Stated problem: Exactly as given, write out the lines from the one containing "What object from" through the end of the listing, with both ends included and nothing else.

Source data:
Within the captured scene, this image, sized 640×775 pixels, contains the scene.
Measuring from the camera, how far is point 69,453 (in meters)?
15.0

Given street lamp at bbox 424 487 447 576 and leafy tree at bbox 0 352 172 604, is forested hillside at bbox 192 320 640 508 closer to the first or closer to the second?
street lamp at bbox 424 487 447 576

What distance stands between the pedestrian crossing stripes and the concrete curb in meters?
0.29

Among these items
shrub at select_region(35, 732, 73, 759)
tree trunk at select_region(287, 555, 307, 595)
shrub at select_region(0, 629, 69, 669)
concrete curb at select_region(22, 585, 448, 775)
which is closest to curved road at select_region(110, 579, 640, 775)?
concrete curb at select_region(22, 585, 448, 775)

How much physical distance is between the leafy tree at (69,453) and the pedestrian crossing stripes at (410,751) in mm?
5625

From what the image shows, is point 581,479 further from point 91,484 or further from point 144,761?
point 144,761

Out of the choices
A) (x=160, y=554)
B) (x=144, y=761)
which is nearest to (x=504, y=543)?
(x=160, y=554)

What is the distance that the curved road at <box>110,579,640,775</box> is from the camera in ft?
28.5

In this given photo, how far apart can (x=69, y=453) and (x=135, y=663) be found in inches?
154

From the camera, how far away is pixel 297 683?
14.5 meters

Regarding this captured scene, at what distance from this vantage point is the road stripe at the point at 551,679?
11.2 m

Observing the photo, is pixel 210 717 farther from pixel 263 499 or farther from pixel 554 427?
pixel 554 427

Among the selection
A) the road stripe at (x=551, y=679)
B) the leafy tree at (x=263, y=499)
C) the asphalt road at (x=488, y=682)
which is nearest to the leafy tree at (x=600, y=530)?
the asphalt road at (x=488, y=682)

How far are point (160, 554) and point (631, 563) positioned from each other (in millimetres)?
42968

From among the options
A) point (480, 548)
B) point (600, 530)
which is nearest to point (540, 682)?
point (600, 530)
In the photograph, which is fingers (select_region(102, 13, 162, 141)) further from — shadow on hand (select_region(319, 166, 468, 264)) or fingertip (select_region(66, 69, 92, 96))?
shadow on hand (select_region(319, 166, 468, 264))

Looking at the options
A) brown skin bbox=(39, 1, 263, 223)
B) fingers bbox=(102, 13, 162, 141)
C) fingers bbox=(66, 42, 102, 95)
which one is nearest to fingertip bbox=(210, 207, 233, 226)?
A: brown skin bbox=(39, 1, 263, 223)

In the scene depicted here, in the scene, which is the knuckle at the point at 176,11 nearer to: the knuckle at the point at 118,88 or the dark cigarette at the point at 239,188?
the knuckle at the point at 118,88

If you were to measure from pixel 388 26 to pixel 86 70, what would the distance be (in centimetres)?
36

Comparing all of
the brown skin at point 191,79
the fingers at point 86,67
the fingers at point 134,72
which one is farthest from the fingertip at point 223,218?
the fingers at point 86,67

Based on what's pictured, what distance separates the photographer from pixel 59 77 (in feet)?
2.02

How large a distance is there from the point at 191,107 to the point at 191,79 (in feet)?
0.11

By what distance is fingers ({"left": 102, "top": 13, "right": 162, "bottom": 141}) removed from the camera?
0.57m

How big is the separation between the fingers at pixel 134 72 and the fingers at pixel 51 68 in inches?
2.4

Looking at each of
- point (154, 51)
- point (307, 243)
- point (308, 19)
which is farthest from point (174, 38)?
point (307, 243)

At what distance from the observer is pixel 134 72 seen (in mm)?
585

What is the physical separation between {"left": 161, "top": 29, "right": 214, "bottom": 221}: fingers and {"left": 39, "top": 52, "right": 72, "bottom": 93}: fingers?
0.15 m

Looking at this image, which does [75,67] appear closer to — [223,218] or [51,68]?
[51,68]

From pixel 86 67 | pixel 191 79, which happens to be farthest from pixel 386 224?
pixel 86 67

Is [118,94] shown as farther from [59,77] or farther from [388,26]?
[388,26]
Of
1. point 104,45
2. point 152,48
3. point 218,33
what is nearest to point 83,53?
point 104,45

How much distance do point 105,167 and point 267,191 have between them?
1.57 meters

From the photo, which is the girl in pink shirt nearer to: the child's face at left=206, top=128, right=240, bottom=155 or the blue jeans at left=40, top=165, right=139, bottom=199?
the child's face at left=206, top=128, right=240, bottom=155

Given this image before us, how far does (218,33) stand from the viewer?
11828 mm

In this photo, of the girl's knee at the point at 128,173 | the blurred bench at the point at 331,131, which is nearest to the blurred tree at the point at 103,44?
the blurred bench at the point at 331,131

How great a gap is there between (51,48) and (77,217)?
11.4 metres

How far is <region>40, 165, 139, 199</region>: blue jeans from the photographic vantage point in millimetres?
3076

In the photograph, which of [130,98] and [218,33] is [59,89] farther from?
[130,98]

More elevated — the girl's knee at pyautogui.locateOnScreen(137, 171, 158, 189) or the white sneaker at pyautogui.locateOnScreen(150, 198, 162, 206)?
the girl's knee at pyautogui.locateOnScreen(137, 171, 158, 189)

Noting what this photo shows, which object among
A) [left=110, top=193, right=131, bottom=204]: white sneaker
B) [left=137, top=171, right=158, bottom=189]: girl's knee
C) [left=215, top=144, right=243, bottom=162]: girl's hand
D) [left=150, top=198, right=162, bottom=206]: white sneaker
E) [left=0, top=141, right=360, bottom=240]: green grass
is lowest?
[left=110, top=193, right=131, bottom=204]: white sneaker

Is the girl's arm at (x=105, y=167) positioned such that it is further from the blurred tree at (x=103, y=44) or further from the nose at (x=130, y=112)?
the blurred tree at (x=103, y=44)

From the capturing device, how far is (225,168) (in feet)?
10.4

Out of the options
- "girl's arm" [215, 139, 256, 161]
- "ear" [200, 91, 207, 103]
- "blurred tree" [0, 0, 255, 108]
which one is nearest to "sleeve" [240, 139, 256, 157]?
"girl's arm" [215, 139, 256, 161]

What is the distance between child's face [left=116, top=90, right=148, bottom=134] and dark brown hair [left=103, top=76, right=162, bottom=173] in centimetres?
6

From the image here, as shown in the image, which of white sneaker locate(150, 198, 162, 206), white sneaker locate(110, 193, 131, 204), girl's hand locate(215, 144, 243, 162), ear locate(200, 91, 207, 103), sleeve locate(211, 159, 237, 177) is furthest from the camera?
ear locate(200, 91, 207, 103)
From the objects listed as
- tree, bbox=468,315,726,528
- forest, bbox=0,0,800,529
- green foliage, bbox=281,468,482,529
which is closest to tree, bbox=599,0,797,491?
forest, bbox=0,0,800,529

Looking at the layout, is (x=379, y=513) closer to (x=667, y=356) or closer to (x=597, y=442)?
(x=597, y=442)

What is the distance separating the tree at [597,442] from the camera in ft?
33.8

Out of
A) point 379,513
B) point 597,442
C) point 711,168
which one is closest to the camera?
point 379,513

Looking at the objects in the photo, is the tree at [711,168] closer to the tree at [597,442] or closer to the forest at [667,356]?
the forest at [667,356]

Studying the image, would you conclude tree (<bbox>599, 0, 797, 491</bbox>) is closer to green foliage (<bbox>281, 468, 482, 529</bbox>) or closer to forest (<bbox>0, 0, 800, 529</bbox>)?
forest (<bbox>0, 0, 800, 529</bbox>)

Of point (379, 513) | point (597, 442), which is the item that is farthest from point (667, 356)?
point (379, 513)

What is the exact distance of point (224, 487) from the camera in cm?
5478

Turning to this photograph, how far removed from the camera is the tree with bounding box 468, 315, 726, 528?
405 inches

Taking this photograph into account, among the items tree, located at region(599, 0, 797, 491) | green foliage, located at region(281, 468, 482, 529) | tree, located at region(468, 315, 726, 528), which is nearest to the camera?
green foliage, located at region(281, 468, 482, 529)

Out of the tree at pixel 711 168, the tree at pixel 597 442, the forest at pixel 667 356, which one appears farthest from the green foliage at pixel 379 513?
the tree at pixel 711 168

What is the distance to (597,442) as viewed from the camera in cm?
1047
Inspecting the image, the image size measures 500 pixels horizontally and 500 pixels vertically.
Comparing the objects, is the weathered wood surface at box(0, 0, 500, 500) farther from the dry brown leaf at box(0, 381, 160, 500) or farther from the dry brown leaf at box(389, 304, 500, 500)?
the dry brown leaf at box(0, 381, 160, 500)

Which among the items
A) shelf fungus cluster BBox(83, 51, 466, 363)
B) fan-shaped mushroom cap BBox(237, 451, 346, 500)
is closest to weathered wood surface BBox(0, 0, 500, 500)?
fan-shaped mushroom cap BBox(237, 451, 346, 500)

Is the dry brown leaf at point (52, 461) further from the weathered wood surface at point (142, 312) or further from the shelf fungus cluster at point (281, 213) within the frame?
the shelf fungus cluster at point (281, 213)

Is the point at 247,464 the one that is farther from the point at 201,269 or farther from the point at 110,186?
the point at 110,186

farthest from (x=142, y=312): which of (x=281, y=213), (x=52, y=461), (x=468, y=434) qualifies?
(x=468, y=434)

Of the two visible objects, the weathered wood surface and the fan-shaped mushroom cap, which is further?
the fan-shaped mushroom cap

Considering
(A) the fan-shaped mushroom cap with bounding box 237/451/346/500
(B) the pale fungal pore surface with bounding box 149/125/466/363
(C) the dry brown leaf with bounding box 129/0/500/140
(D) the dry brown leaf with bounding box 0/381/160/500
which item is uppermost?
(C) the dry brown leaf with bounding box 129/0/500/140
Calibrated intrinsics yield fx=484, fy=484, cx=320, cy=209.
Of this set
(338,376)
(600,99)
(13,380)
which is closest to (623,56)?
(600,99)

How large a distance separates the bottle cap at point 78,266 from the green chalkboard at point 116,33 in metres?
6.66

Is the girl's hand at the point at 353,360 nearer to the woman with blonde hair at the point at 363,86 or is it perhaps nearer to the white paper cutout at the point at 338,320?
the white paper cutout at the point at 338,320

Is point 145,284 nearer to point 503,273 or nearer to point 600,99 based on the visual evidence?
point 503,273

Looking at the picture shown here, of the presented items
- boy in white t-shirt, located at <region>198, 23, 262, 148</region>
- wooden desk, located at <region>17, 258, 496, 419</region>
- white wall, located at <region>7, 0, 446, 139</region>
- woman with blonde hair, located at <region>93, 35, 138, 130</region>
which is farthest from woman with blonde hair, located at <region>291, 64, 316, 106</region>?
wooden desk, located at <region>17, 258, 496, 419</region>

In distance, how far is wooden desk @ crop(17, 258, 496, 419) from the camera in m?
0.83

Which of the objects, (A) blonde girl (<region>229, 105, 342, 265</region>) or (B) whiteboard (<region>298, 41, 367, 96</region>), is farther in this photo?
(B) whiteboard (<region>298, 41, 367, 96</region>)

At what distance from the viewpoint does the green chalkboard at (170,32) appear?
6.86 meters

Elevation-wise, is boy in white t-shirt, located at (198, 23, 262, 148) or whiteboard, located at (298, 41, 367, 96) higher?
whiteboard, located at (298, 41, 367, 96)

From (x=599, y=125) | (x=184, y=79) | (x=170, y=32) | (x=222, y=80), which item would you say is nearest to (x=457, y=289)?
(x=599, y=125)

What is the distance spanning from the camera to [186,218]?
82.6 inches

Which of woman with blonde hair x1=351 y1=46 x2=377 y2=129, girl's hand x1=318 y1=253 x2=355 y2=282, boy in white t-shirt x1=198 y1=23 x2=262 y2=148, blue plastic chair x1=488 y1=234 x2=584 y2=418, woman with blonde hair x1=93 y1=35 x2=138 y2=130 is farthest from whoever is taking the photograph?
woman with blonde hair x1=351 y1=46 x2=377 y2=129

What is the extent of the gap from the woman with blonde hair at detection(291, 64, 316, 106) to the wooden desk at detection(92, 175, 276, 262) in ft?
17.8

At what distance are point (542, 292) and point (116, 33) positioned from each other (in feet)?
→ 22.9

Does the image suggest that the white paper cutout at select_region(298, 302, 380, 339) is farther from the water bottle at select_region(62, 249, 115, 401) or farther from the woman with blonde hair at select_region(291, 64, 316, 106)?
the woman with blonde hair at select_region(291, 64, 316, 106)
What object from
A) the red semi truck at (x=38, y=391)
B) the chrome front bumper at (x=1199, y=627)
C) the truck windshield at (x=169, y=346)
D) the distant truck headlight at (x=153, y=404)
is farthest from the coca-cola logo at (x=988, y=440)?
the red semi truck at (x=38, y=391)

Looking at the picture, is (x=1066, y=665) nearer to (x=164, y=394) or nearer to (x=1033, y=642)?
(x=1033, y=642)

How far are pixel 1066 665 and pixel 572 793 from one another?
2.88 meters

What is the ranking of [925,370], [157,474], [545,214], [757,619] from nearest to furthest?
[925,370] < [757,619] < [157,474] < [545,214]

The response:
What object from
A) the red semi truck at (x=38, y=391)
B) the chrome front bumper at (x=1199, y=627)
C) the truck windshield at (x=169, y=346)
D) the distant truck headlight at (x=153, y=404)
is farthest from the coca-cola logo at (x=988, y=440)?
the red semi truck at (x=38, y=391)

Looking at the picture, is (x=1066, y=665) nearer to (x=164, y=394) or nearer to (x=1033, y=642)?
(x=1033, y=642)

How far are pixel 1066 665 and pixel 572 793 from one another?
2.88 meters

What is the ranking of [925,370], [157,474], [545,214], [757,619] from nearest to furthest?
[925,370] < [757,619] < [157,474] < [545,214]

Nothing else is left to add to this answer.